### PERGUNTAS
1. Segundo o texto sobre a intermediaridade interpoética, o que o apparatus do design visivo nas telas dos computadores tem feito?
2. Reescreva tudo desde "Wilton Azevedo" até "de linguagem programática." no texto sobre a intermediaridade interpoética, trocando "apparatus" por "aparato".

------ TRECHO DA PÁGINA

A Intermediaridade Interpoética

            Wilton Azevedo

 

O apparatus do design visivo nas telas dos computadores, para que possamos manipular nossas escritas na obtenção de uma escritura, nada tem feito além de simular as máquinas já existentes da cultura analógica. Esta tradição que produz signos de forma apartada entre si , e que por decorrência de uma cultura tecida em códices, vem cada vez mais dependendo da tecnologia para que possamos assumir uma nova ambiência sígnica, produto de uma escritura  híbrida de linguagem programática.

As aproximações dos códigos solicitadas pela introdução de novos meios tecnológicos, sempre salientaram a correspondência entre a forma verbal, visual e sonora, e esta correspondência,  não resultou em convicções” (Oliveira, 1999: 12), e sim de  como a poética destes suportes já apontava para  um produto híbrido, “ criação plástico – poética”.

Os suportes digitais passaram a configurar uma nova noção de poética, “A forma do texto poético é própria. Ela já é um desenho, mostra-se em verso, configura um espaço novo no pergaminho, na página ou na tela, tempo e espaço novo no pergaminho, na página ou na tela, tempo e espaço se buscando, se sobrepondo. Os primeiros teóricos perceberam este conluio de formas e de códigos.” (Oliveira, 1999: 12)e conclui,“o que a vista abarca de um só lance, ele (o poeta) nos enumera lentamente, pouco a pouco, e muitas vezes sucede que, ao último traço apresentado, já esquecemos o primeiro…Para a vista, as partes contempladas conservam-se constantemente presentes, ela pode percorrê-las quantas vezes lhe aprouver; para o ouvido, porém, as partes ouvidas se perdem, caso não se gravem na memória. (Oliveira apud. Lessing, 1999: 14)

A Lingüística é apenas uma parte da vasta ciência geral dos signos, “Engano inicial que se retificou, em seguida, porque se constatou que a Lingüística não é parte, mesmo que privilegiada, das ciência geral dos signos; a Semiologia é que é parte da Lingüística: muito precisamente, no dizer de Kristeva, aquela parte responsável pelas grandes unidades significantes do discurso, pois, qualquer que seja o objeto da Semiologia (gesto, som, imagem etc.) ele só é acessível ao conhecimento através da língua. (Oliveira apud. Saussure, 1999: 20)

------------
------ DADOS FORNECIDOS

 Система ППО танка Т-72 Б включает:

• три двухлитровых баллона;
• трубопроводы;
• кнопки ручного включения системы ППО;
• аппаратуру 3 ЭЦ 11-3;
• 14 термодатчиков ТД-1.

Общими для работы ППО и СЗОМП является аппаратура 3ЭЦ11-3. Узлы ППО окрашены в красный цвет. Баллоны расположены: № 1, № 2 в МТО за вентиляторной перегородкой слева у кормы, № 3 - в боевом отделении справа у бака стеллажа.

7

------------

### RESPOSTAS DOS EXERCÍCIOS
1. Nada além de simular as máquinas já existentes da cultura analógica.

2.
Wilton Azevedo

 

O aparato do design visivo nas telas dos computadores, para que possamos manipular nossas escritas na obtenção de uma escritura, nada tem feito além de simular as máquinas já existentes da cultura analógica. Esta tradição que produz signos de forma apartada entre si , e que por decorrência de uma cultura tecida em códices, vem cada vez mais dependendo da tecnologia para que possamos assumir uma nova ambiência sígnica, produto de uma escritura  híbrida de linguagem programática.